Responding to Law Minister Kapil Sibal's claim, as reported by the Times of India, that the ordinance was in line with the SC order because it only allows convicted MPs and MLAs to attend proceedings of the House but denies them the right to vote or benefit from other privileges, Chhokar said, "If an MP sits in the Lok Sabha and is not allowed to vote, what is the point of him being there. If a legislator cannot take part in the legislative process, what is the point of him being in Parliament?"
Asked whether the ordinance would be challenged in court, Chhokar said, "We are ready to challenge it. We are writing to the President not to sign it. But if he signs it, we will challenge it in the court immediately."
The government has come under fire for the desperation it has shown to ensure that the Supreme Court order is blocked.
"This is an unfortunate habit of governments led by the Congress where they try to undo judgements of the Supreme Court by either passing a law or an ordinance. This is extremely unfortunate," said Venkatesh Nayak coordinator of the Access to Information Programme at the Commonwealth Human Rights Initiative.

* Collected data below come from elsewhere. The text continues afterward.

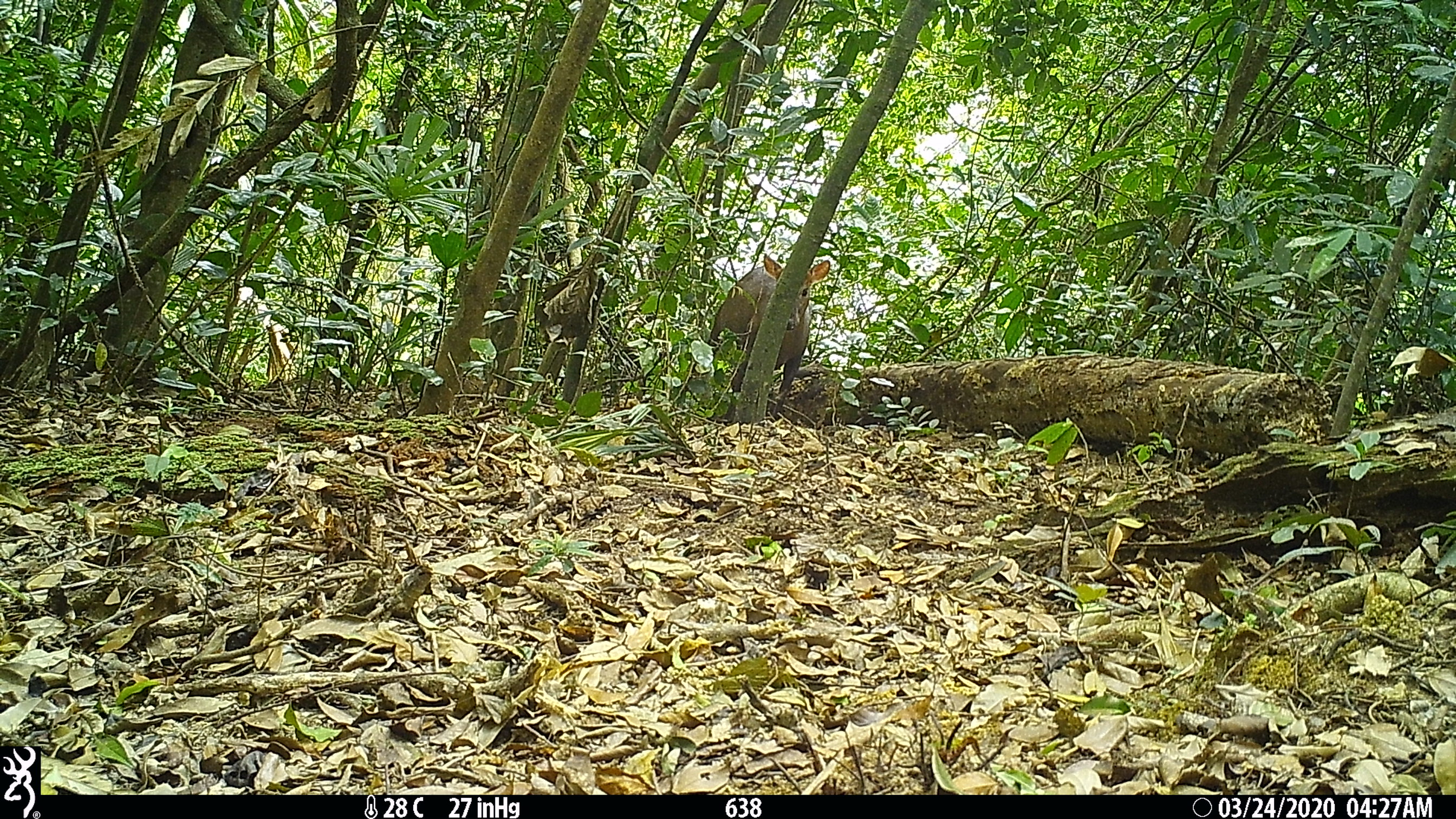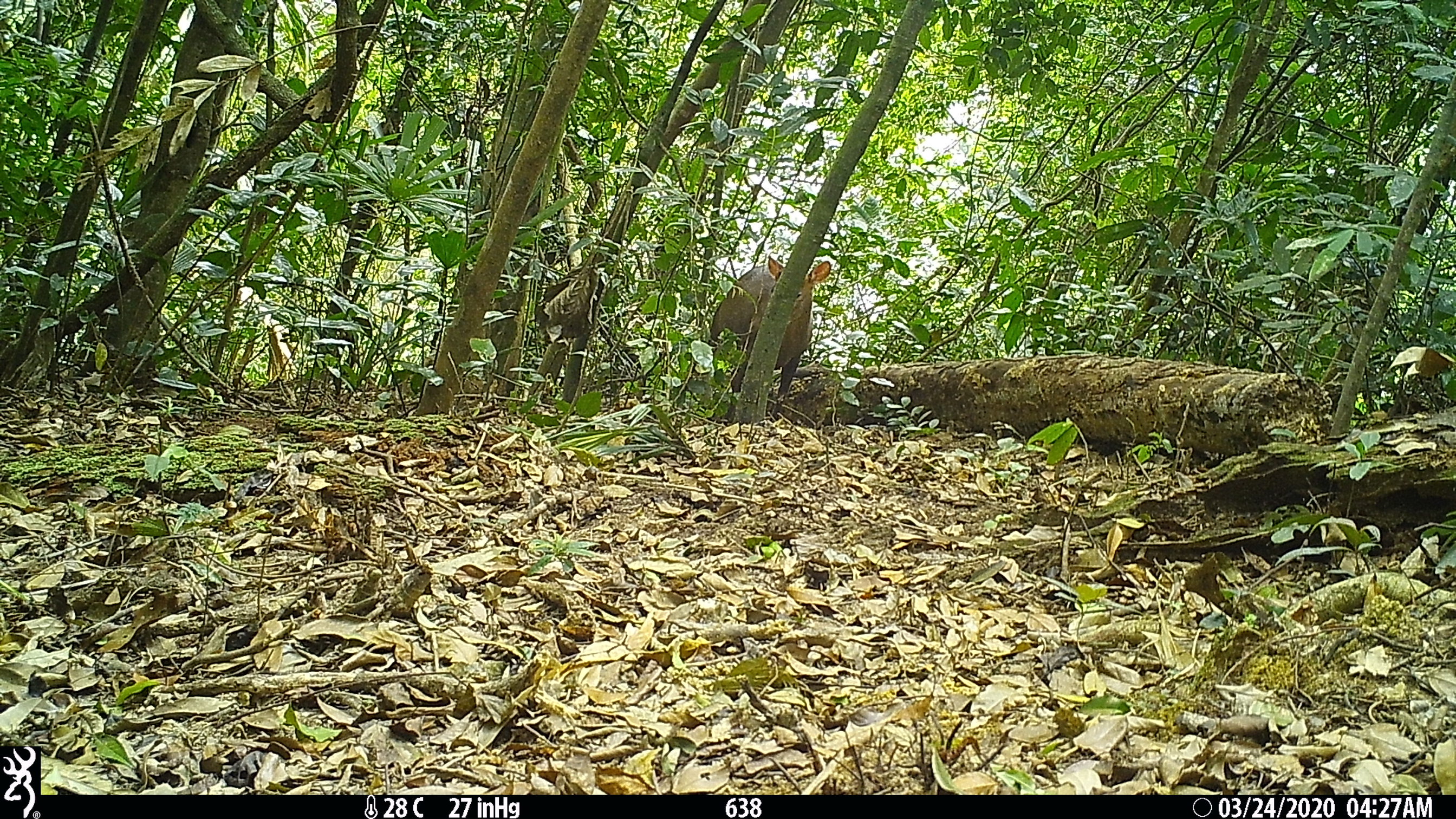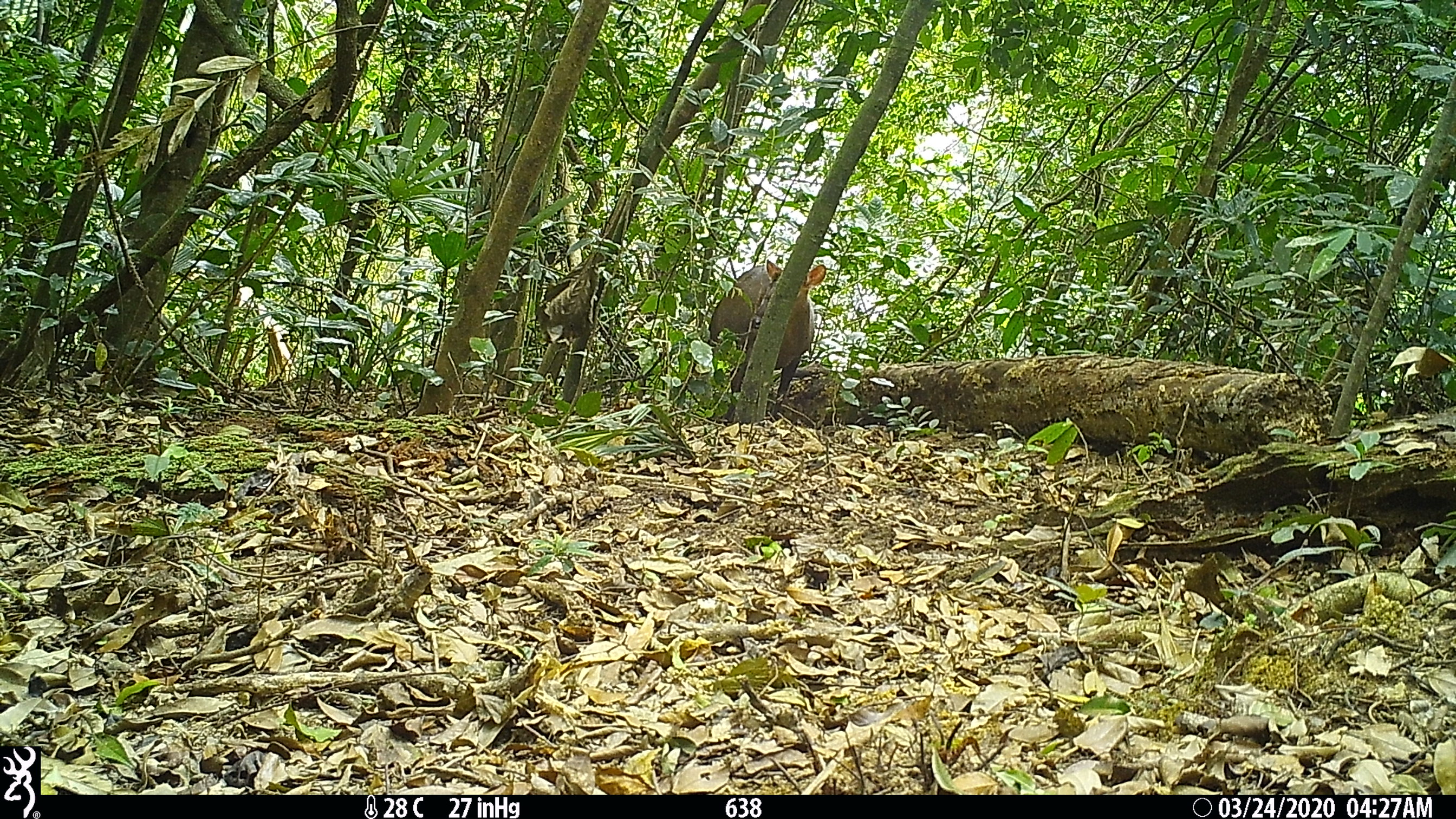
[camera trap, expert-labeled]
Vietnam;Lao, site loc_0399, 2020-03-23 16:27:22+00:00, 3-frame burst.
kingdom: Animalia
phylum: Chordata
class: Mammalia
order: Artiodactyla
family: Cervidae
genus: Muntiacus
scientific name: Muntiacus rooseveltorum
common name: roosevelt's muntjac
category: roosevelts muntjac group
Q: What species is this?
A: Roosevelts muntjac group (roosevelt's muntjac) (Muntiacus rooseveltorum).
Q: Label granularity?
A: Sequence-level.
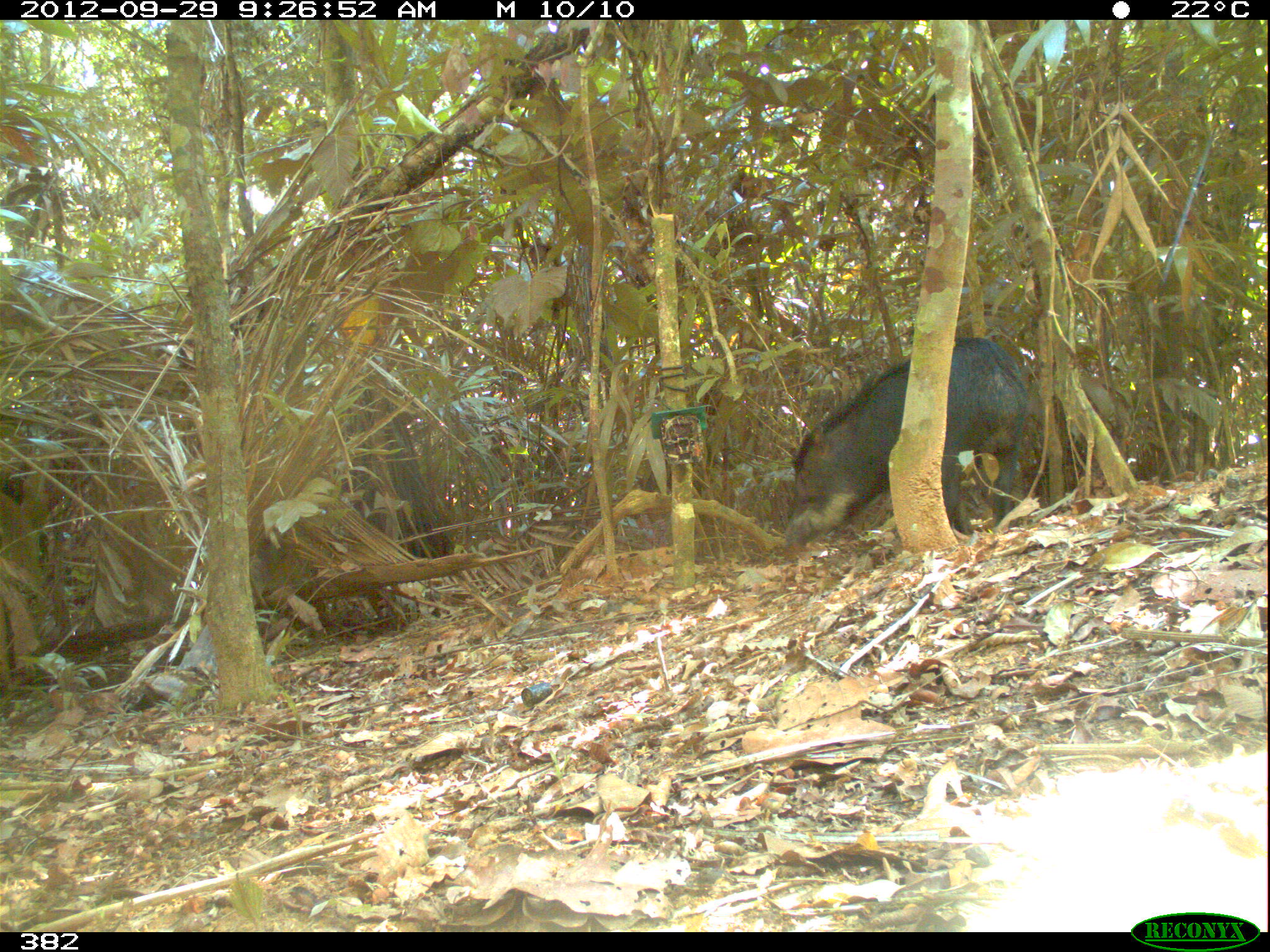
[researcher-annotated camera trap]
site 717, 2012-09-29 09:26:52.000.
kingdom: Animalia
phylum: Chordata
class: Mammalia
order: Artiodactyla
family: Tayassuidae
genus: Tayassu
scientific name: Tayassu pecari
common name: white-lipped peccary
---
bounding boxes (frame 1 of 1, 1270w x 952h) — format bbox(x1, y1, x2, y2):
tayassu pecari: bbox(779, 337, 1030, 544)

Explaining the context under which ordinances are ordinarily passed, Nayak said, "An ordinance has to be passed in the context of an emergency. That is the reason the ordinance making power is given to the Executive. What is the grave emergency in this case? Here there is a bill tabled in Parliament and it has been referred to a standing committee. The cabinet has passed this ordinance without telling people why they are doing it. This is not in keeping with the democratic traditions of this country."